At the specification level, no knowledge of the implementation platform is known, but the functional behavior of the system is correct and can be simulated and verified. However, at this level none of the operations have any cost associated with them. This level of abstraction is untimed, meaning all operations occur in zero time. Although the specification model does not contain timed estimates, it is not entirely useless for systemlevel estimation. Using a data-flow graph constructed from this model, a designer can



estimate the number of operations, the distribution of the operations in both size and type, and the ability of the given application to utilize parallel computation.

The next level of abstraction, the architecture level, specifies the processing elements available to the system. Estimates at this level are timed and can provide a number representing the computational cost of executing behaviors on particular processing elements.

At the communication level, timed communication buses are added to the design to account for communication time between processing elements. The communication protocol, bus width, and arbitration methods all are specified and appropriate behaviors are added to the model. This refinement adds communication costs to the timing of the model.

Finally, the implementation level produces the partitioned design in the form of files that each processing element's toolset natively understands. This is generally C source code for software targets and VHDL for hardware targets. At this point, cycle-accurate simulations can be performed to obtain good estimates of system performance.

## 2.2 Weight-table Based Estimation Approaches

In this thesis we utilize a common estimation framework, which uses a static/dynamic hybrid estimation approach. In this type of estimation, the static portion of the estimation captures computational complexity for a single behavior, whereas the dynamic portion captures the control flow of the function. Together these two metrics give the total computational complexity of the function. In order to translate computational complexity into a performance metric such as time, a mapping is created for each processing element. In the following sections we describe each of these steps in detail, building the case for a



8

categorical analysis of deficiencies in system-level estimation and demonstrating the need for directed profiling.

#### 2.2.1 Static Analysis

The static analysis begins with a source-level specification. The specification can represent the system in any of the abstraction levels. Each basic block is statically analyzed to generate an operation profile, which represents the computational complexity of the function without consideration of the control paths. The operator and the type of operands are considered together, and the frequency of each pair is counted and stored.

In the case of the estimator described in [24], the system-level design is specified in the SpecC language. To begin profiling, the design is scanned for C operators and keywords. An example of operators in this language are the common mathematical operators such as +, -, \*, /, and %. Since the cost of implementing many of the operators depends on the type of operands used in the calculation, the profiler separates the statistics on each operator by type of operand. For example, it is useful to know if a multiplication is being performed with integer or floating-point operands, since the data type can greatly affect estimation results.

Several researchers have noted that performing static analysis in a high-level language such as C is difficult because the compiler is able to optimize away portions of the code. If the compiler is able to reduce the computational complexity of the code by replacing or eliminating operators in the original code, then the static profile may not accurately represent the post-compile computational complexity. To address this problem, the source code can be transformed to lower-level C code [18] or to a virtual instruction set [11]. In



9

both cases, this compilation allows a more accurate static analysis by accounting for compiler optimizations.

☆ ☆ ☆ ☆ ☆ ☆ ☆

In the excerpt on system-level estimation above, turn the paragraph beginning "The static analysis begins with a source-level specification" into a short bulleted list that keeps its main facts.

:: Stored rows ::

☆ ☆ ☆ ☆ ☆ ☆ ☆

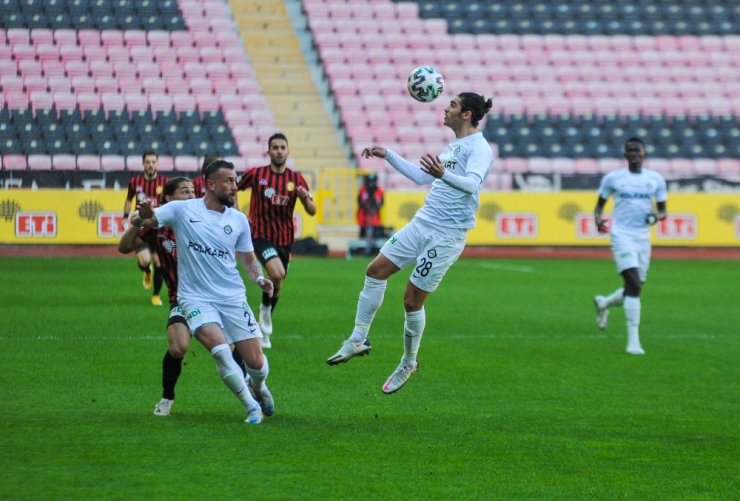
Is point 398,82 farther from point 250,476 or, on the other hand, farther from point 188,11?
point 250,476

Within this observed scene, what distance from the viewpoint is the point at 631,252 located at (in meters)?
13.8

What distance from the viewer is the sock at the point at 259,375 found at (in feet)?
27.9

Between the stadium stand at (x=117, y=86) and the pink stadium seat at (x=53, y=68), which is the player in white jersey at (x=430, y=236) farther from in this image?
the pink stadium seat at (x=53, y=68)

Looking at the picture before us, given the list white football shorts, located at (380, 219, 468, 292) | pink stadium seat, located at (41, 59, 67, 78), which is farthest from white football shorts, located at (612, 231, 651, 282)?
pink stadium seat, located at (41, 59, 67, 78)

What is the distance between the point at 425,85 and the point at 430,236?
46.0 inches

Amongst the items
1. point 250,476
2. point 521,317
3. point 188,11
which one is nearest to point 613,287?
point 521,317

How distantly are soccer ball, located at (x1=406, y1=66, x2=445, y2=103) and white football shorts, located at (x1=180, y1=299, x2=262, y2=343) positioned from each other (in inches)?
91.3

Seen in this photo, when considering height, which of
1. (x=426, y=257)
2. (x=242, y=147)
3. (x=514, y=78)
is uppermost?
(x=514, y=78)

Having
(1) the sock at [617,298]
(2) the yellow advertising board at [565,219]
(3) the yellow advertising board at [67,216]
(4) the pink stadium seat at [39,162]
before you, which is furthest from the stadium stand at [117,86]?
(1) the sock at [617,298]

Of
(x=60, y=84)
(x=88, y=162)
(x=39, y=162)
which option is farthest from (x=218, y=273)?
(x=60, y=84)

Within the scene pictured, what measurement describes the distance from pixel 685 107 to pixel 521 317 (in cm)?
1957

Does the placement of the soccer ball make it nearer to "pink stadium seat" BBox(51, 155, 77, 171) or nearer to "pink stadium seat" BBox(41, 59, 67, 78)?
"pink stadium seat" BBox(51, 155, 77, 171)

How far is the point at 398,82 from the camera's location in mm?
33250

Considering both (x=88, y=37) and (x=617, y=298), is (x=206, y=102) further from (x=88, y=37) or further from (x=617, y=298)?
(x=617, y=298)
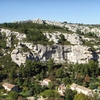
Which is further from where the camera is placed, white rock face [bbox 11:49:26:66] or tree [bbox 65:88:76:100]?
white rock face [bbox 11:49:26:66]

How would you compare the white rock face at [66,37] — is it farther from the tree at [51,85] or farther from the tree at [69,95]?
the tree at [69,95]

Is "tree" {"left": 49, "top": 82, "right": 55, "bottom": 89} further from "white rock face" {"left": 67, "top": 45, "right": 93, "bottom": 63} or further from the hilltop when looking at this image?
"white rock face" {"left": 67, "top": 45, "right": 93, "bottom": 63}

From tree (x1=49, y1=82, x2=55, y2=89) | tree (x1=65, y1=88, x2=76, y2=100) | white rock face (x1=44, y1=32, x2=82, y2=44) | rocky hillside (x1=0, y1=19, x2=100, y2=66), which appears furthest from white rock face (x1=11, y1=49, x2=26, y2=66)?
tree (x1=65, y1=88, x2=76, y2=100)

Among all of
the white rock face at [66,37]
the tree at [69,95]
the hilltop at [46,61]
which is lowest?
the tree at [69,95]

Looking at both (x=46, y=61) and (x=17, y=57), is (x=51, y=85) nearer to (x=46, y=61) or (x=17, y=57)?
(x=46, y=61)

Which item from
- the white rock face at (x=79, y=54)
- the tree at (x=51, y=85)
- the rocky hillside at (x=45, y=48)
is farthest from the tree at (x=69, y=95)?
the white rock face at (x=79, y=54)

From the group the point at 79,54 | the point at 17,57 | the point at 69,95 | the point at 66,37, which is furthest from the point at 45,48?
the point at 69,95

☆ ☆ ☆ ☆ ☆ ☆ ☆

:: The solution ::
- Static analysis starts from a source-level specification, which may be at any abstraction level.
- Each basic block is analyzed statically to produce an operation profile.
- The profile captures the function's computational complexity without considering control paths.
- Each operator is paired with its operand type, and the frequency of each pair is counted and stored.